Chilean politician (born 1966)

Leonardo Enrique Soto Ferrada (born 15 May 1966) is a Chilean politician who serves as deputy.

== Biography ==
Soto was born in San Bernardo on 15 May 1966. He is the son of César Soto Henríquez and Trinidad Ferrada Sarmiento. He is married to Karin Poblete Rebolledo and is the father of two children, Gabriela and Gonzalo.

He completed his primary education at Escuela Municipal Nº 5 de San Bernardo. In 1983, he completed his secondary education at the Liceo de Aplicación in Santiago. He studied Law at the Faculty of Legal and Social Sciences of the University of Chile and was admitted to practice law on 29 September 1997.

While a law student, he collaborated with the Corporación de Promoción y Defensa de los Derechos del Pueblo (CODEPU). After graduating, he practiced law independently, specializing in labor law matters.

== Political career ==
He has been a member of the Socialist Party of Chile since 1984.

In 2001, he was elected Provincial President of the Socialist Party of Chile for the Maipo Province. In 2004, he was elected councillor of the Municipality of San Bernardo and was re-elected in 2008, later joining the party’s Central Committee.

In the 2012 municipal elections, he ran as a candidate for Mayor of San Bernardo representing the Socialist Party of Chile. He obtained 25,667 votes, equivalent to 38.92% of the valid votes cast, but was not elected.

In 2012, he was elected Metropolitan Regional President of the Socialist Party of Chile with the highest vote total. Since 2010, he has been a member of the party’s Central Committee.

In the Socialist Party primaries held in August 2013, he secured the nomination to run as a candidate for the Chamber of Deputies of Chile for District No. 30 of the Metropolitan Region of Santiago. In the parliamentary elections held in November 2013, he was elected Deputy with 36,618 votes.

In the parliamentary elections held in November 2017, he was re-elected Deputy representing the Socialist Party of Chile within the La Fuerza de la Mayoría pact for the 14th District of the Metropolitan Region. He obtained 22,170 votes, equivalent to 7.31% of the valid votes cast.

In November 2021, he was re-elected for a second consecutive term as Deputy for the same district, representing the Socialist Party of Chile within the New Social Pact pact. He obtained 20,833 votes, corresponding to 6.39% of the valid votes cast.

== INFORMATION PROVIDED ==

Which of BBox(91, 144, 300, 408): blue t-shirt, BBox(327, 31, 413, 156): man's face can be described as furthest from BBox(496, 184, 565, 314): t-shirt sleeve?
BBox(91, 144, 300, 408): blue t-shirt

== BRIEF 1 ==
How would you put this sentence from the biography of Leonardo Soto into Spanish: "He has been a member of the Socialist Party of Chile since 1984."
== BRIEF 2 ==
According to the biography of Leonardo Soto, on what date was he admitted to practice law?
== BRIEF 3 ==
Write out the part of the biography of Leonardo Soto starting with "He completed his primary" and going on through "29 September 1997.".

== WRITTEN ANSWER 1 ==
Es miembro del Partido Socialista de Chile desde 1984.

== WRITTEN ANSWER 2 ==
On 29 September 1997.

== WRITTEN ANSWER 3 ==
He completed his primary education at Escuela Municipal Nº 5 de San Bernardo. In 1983, he completed his secondary education at the Liceo de Aplicación in Santiago. He studied Law at the Faculty of Legal and Social Sciences of the University of Chile and was admitted to practice law on 29 September 1997.